Reducing emissions is a ‘public good’ Updated for 2024

Updated: 25/04/2024

There are two major options for climate policy, one is adaptation, a private good – which could be investment in one’s housing to reduce storm damages – the other is a public good, emission reductions, which is policy to reduce global carbon emissions.

The recent debate in climate policy has shifted towards creating an optimal policy mix between the two.

By contrast, we suggest here that emission reductions must be favoured over adaptation if we are to maximize global well-being.  

Economist’s perspective 

Most major international and national governmental bodies seem to increasingly view adaptation as an important contributor to climate policy, if not one of the main potential ‘solutions’ to our climate change problem.

For example, the European Union has placed adaptation highly on its policy agenda in the 2013 EU Strategy on Adaptation; the United Nations Environmental Program developed the National Adaptation Plan which supports countries in their national adaptations; the  Intergovernmental Panel on Climate Change (IPCC) specifically endorses adaptation together with emissionreductions as an “effective climate policy aimed at reducing the risks of climate change to natural and human systems”; and the UNFCCC promises to channel 100 billion USD for adaptation measures to developing countries through its Green Climate Fund by 2020.

Clearly, all eyes are set on adaptation.

From an economist’s perspective, several critical arguments can be forwarded against adaptation. Firstly, investments in emission reduction benefit everyone while adaptation only benefits the party that undertakes it. For the world as a whole, it is clear that if everyone invests in emission reduction, then the accumulated returns outweigh those of adaptation.

In other words, compared to the cooperative global optimum which should solely consist of emission reductions, undertaking any kind of adaptation, may it be cooperative or unilateral, induces a significant loss to global well-being.

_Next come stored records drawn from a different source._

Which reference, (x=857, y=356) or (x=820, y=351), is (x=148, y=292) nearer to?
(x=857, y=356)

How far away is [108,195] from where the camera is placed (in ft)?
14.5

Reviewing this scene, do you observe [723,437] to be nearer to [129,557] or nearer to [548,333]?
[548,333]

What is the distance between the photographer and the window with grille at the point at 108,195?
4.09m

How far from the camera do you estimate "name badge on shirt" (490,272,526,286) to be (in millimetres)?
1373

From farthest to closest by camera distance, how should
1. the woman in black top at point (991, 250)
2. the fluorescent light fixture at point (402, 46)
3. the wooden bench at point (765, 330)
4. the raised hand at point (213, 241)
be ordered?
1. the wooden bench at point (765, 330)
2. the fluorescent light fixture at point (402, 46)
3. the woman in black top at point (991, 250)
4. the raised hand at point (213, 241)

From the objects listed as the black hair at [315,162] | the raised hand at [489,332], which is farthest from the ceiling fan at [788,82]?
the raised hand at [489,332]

The only reason adaptation may be pursued right now is to reduce those climate impacts that are already occuring. 

The unilateral option of adaptation also reduces the incentives to invest in emission reduction and therefore imposes a negative externality on all other countries, leading to more climate change and consequently a greater need to undertake additional climate policy.

In the worst case, adaptation will simply turn out to be a white elephant. It goes without saying that this feedback cycle can lead to significant increases in global warming, to the extent that adaptation can become very costly or even impossible.

Biophysical constraints

There are also significant biophysical and financial constraints to adaptation that make adaptation a particularly weak policy option.

Biophysical constraints tend to be related to natural thresholds that, if once crossed (e.g. desertification), seriously inhibit both nature’s as well as mankind’s ability to adapt.

Financial constraints arise if, for example, poor agricultural households cannot afford to buy the seeds that new climatic conditions require, or to insure themselves sufficiently against greater climate variability; or those needing to migrate have not sufficient funds to do so.  

Finally, there are also social limits to adaptation. Who wants to live with three meter high flood barriers around the house? Which societies can really easily cope with large-scale climate migrants especially if there are strong cultural differences?   

These arguments tilt the scale away from adaptation and towards emission reductions. Additionally, they imply that accepting adaptation as part of our climate policy mix also entails that we accept climate change and its consequences for our future generations; that we accept our failure to coherently establish international cooperation in order to reduce carbon emissions; and that we accept to `agree’ on a global policy that is far from the optimal one.

Allowing a large role for adaptation simply means we failed in following the simple Kindergarten Rule of Sustainable Development – cleaning up our own mess. 

Last resort

If policy makers manage to introduce a global cap-and-trade program, or converge on the ‘right’ carbon price, or proceed with sufficiently large Nationally Appropriate Mitigation Actions, then this should take us close enough to the social optimum such that no, or only very marginal, adaptation efforts will be necessary. 

However, if policy makers are unable to agree and to commit to the globally optimal policy, then we have to accept that we as human beings are incapable of achieving the level of coordination that problems like climate change demand from us.

Only then should we allow adaptation to play a part in our climate policy, while we, at the same time, have to always remember that this is neither optimal nor, despite the IPCC’s claim,  effective or desirable. 

Instead – and this is an important change in rhetoric that must be acknowledged – adaptation is a last resort and only a testimony of mankind’s inability to cooperate.

This change in rhetoric would also make room for more stringent views on adaptation, for example that adaptation is only acceptable for countries if this does not negatively impact their emission reduction efforts. 

This Author 

Ingmar Schumacher is Professor of environmental economics at the IPAG Business School in France.

Schumacher’s paper, ‘Climate Policy Must Favor Mitigation Over Adaptation’ is forthcoming in Environmental & Resource Economics.